Pointing to the "deterioration of the family" during a gathering with local pastors recently, a Republican congresswoman linked porn to school shootings. The representative, a Tennessee congresswoman named Diane Black, suggested that the prevalence of pornography has partly contributed to the prevalence of gun violence at U.S. schools.

"It’s available on the shelf when you walk in the grocery store," she told those gathered, according to a recording of her comments posted by HuffPost. "Yeah, you have to reach up to get it, but there’s pornography there. All of this is available without parental guidance. I think that is a big part of the root cause."

Pornography wasn't the only thing she pointed to, however. Along with the wide availability of porn, she also lay the blame partly on "idle hands," violent movies, and unmarried parents.

"Why do we see kids be so violent? What's out there?" she asked attendees. "What makes them do that? I think it's the deterioration of the family, so they're looking for something."

Additionally, Black suggested that young people today suffer from being desensitized to violent images and movies. She, herself, is too squeamish to watch violence, she said. Specifically, she said that she's concerned for her teenage grandchildren who, according to her, watch "blow 'em up" movies without much of a visceral reaction.

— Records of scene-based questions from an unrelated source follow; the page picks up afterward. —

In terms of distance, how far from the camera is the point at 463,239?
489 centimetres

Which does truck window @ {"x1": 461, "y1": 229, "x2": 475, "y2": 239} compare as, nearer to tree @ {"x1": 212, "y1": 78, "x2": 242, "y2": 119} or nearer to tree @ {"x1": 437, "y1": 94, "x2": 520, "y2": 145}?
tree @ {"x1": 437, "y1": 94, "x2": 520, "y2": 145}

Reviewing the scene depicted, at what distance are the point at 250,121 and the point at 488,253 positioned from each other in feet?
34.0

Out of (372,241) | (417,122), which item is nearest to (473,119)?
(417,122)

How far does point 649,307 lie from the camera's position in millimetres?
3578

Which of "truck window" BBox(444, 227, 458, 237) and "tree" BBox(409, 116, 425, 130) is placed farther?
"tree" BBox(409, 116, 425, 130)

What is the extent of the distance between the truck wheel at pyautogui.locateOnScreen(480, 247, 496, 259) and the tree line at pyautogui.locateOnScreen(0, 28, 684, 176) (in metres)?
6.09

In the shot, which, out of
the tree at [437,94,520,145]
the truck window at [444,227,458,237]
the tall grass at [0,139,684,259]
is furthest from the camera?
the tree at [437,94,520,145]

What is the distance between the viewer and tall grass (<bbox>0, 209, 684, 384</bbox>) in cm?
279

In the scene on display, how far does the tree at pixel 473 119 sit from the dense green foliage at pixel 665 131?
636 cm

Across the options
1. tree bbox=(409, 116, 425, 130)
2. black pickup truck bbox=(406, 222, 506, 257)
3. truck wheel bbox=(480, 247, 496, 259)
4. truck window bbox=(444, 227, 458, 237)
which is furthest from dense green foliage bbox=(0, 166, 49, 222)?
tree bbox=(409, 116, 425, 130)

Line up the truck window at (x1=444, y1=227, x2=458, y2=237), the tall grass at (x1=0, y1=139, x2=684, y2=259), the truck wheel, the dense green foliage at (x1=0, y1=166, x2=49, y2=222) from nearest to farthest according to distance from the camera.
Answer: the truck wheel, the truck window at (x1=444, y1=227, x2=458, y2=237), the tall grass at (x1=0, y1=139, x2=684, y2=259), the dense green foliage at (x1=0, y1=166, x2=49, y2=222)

"I still can't watch one of those violent movies where people are being blown up — because I'm not desensitized to that," Black said. "I didn't watch that as a kid."

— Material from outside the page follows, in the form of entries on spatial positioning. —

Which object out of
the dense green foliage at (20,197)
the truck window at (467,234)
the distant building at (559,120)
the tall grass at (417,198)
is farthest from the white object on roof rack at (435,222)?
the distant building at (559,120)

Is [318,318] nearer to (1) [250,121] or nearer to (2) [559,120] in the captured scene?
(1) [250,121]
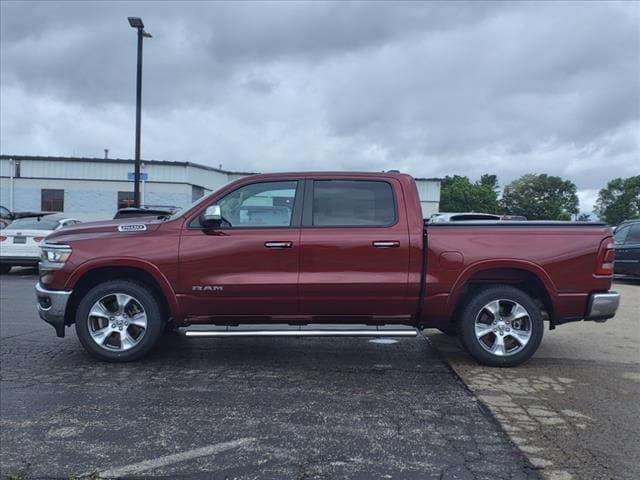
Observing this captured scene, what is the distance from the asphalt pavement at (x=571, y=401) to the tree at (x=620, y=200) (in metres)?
82.9

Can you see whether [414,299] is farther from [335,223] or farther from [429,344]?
[429,344]

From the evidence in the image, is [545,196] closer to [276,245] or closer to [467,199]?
[467,199]

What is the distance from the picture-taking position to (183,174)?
3406 centimetres

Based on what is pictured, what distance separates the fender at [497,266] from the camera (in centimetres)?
543

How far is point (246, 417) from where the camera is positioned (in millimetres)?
4125

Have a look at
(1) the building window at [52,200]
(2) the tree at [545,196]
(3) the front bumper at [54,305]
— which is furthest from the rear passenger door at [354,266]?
(2) the tree at [545,196]

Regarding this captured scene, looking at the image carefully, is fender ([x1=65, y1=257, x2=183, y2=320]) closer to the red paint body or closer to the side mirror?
the red paint body

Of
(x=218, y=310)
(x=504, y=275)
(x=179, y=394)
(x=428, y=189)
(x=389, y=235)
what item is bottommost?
(x=179, y=394)

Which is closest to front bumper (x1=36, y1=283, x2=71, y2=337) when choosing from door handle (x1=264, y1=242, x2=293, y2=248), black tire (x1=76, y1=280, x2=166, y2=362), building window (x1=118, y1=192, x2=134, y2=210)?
black tire (x1=76, y1=280, x2=166, y2=362)

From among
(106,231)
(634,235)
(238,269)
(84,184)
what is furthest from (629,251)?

Additionally, Black highlighted mental illness, contending that there are signs when something is "off" with a young person — signs that indicate they may potentially become a school shooter. One of the "signs" she spoke of was a person wearing trench coats in warm weather, alluding to the alleged Santa Fe shooter, who attacked a school less than two weeks ago, leaving 10 dead and at least 10 others wounded.

For many, the trench coat has long been a symbol of school shootings, and the Santa Fe tragedy was no different. In the wake of Santa Fe, Black was not the first to attempt connecting those dots. Days after the shooting, conservative radio host Hugh Hewitt suggested on his program that school administrators should consider banning trench coats.

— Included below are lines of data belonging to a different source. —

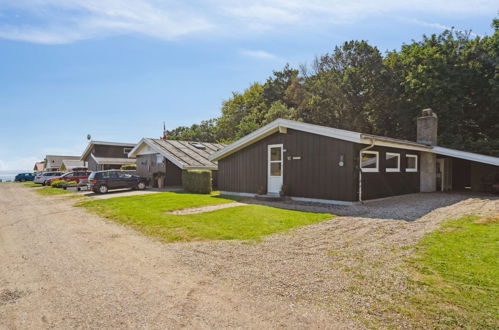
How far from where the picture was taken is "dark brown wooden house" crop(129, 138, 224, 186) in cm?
2139

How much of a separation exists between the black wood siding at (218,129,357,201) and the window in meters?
3.19

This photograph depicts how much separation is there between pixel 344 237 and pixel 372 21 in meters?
7.50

"To the teachers and administrators out there, the trench coat is kind of a giveaway," Hewitt said during a clip from a May 21 episode of Salem Radio Network's The Hugh Hewitt Show, according to Media Matters. "You might just say, 'No more trench coats.' The creepy people, make a list, check it twice."

The trench coat fear stems back to the 1999 Columbine shootings, when two teenage boys in trench coats unleashed unspeakable violence on their high school community. In the immediate aftermath of the shooting, incorrect reports circulated, suggesting that the pair were part of a group of students who called themselves the "Trench Coat Mafia." While those reports were later debunked — the Trench Coat Mafia were just a group of students who wore trench coats every day, not directly affiliated with the shooters — the stigma against trench coats did not.

Some schools began enacting dress codes, like the one Hewitt suggested, banning trench coats from campus. As a result, the outerwear garment sustains negative connotations nearly two decades later, sometimes leading to unfair profiling of students based solely on their style of dress.

As for pornography and unmarried parents, those two "warnings" are supposedly reflective of the loss of "family values" that conservative lawmakers often lament. But the truth is that, right now, no one can point to a distinct cause of school shootings. One of the distinctly common factors, gun control advocates argue though, is that each one has been carried out with a firearm.